INSTRUCTION: Repeat the listing word for word, starting at the line that contains "What distance separates" and continuing through the end of the listing, with both ends included. Leave the pictures out of your answer.

GIVEN RECORDS:
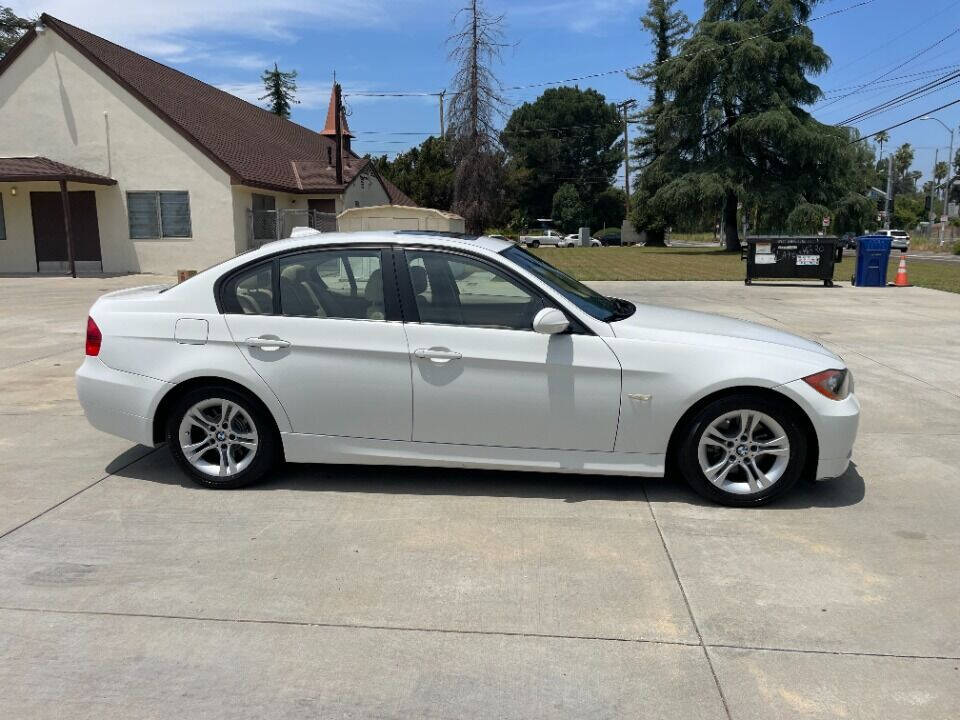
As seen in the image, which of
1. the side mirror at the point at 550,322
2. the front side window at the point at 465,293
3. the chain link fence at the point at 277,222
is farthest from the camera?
the chain link fence at the point at 277,222

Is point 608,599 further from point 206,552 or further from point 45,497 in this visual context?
point 45,497

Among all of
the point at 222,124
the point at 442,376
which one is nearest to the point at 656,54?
the point at 222,124

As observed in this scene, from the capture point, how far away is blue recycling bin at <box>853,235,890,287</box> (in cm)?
1906

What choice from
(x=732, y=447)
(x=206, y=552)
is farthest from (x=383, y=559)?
(x=732, y=447)

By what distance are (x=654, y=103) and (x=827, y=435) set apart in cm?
5532

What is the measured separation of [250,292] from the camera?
189 inches

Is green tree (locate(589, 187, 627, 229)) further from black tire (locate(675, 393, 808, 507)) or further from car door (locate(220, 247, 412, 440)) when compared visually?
black tire (locate(675, 393, 808, 507))

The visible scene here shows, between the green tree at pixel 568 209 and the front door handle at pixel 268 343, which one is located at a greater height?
the green tree at pixel 568 209

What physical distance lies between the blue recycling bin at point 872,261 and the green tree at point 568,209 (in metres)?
65.4

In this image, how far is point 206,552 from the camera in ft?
13.0

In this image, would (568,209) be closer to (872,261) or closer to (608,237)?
(608,237)

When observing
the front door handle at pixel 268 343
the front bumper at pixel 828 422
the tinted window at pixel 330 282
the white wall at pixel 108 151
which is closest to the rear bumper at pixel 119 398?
the front door handle at pixel 268 343

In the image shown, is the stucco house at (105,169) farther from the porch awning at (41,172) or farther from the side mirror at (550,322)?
the side mirror at (550,322)

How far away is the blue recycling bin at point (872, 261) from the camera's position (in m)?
19.1
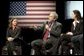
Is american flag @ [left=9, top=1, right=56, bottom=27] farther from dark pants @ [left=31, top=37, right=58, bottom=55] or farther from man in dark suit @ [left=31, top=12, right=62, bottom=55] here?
dark pants @ [left=31, top=37, right=58, bottom=55]

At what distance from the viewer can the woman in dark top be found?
799 centimetres

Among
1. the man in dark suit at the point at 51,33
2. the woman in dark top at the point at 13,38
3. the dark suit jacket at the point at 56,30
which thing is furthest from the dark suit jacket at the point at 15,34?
the dark suit jacket at the point at 56,30

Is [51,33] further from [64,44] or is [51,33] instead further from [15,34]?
[15,34]

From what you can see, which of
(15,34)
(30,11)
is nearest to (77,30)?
(15,34)

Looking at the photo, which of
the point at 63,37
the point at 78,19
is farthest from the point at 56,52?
the point at 78,19

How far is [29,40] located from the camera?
842 centimetres

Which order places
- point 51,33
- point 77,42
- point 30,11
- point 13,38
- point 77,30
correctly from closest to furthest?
1. point 77,42
2. point 77,30
3. point 51,33
4. point 13,38
5. point 30,11

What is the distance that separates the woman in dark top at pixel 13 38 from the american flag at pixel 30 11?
1.82 ft

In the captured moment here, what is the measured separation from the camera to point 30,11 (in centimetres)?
878

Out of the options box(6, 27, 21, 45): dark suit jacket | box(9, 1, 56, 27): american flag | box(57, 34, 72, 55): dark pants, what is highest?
box(9, 1, 56, 27): american flag

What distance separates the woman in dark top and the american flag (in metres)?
0.55

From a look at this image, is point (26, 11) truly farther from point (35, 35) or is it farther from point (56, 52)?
point (56, 52)

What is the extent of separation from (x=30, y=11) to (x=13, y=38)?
1.05 meters

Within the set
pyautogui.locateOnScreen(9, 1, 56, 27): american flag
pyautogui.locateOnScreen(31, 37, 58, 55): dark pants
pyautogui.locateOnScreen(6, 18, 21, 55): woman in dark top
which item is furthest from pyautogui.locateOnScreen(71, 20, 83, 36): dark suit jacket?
pyautogui.locateOnScreen(6, 18, 21, 55): woman in dark top
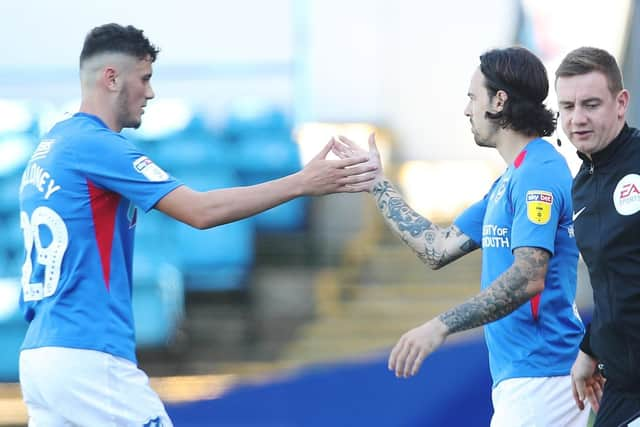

FINAL RESULT:
What distance separates the woman in dark top and the american flag (in metres)?
0.55

From a look at this image, is point (26, 11) truly farther from point (35, 35) or is it farther from point (56, 52)?
point (56, 52)

What is the extent of separation from (x=30, y=11) to (x=13, y=38)?
1.05 meters

Within the set
pyautogui.locateOnScreen(9, 1, 56, 27): american flag
pyautogui.locateOnScreen(31, 37, 58, 55): dark pants
pyautogui.locateOnScreen(6, 18, 21, 55): woman in dark top
which item is furthest from pyautogui.locateOnScreen(71, 20, 83, 36): dark suit jacket?
pyautogui.locateOnScreen(6, 18, 21, 55): woman in dark top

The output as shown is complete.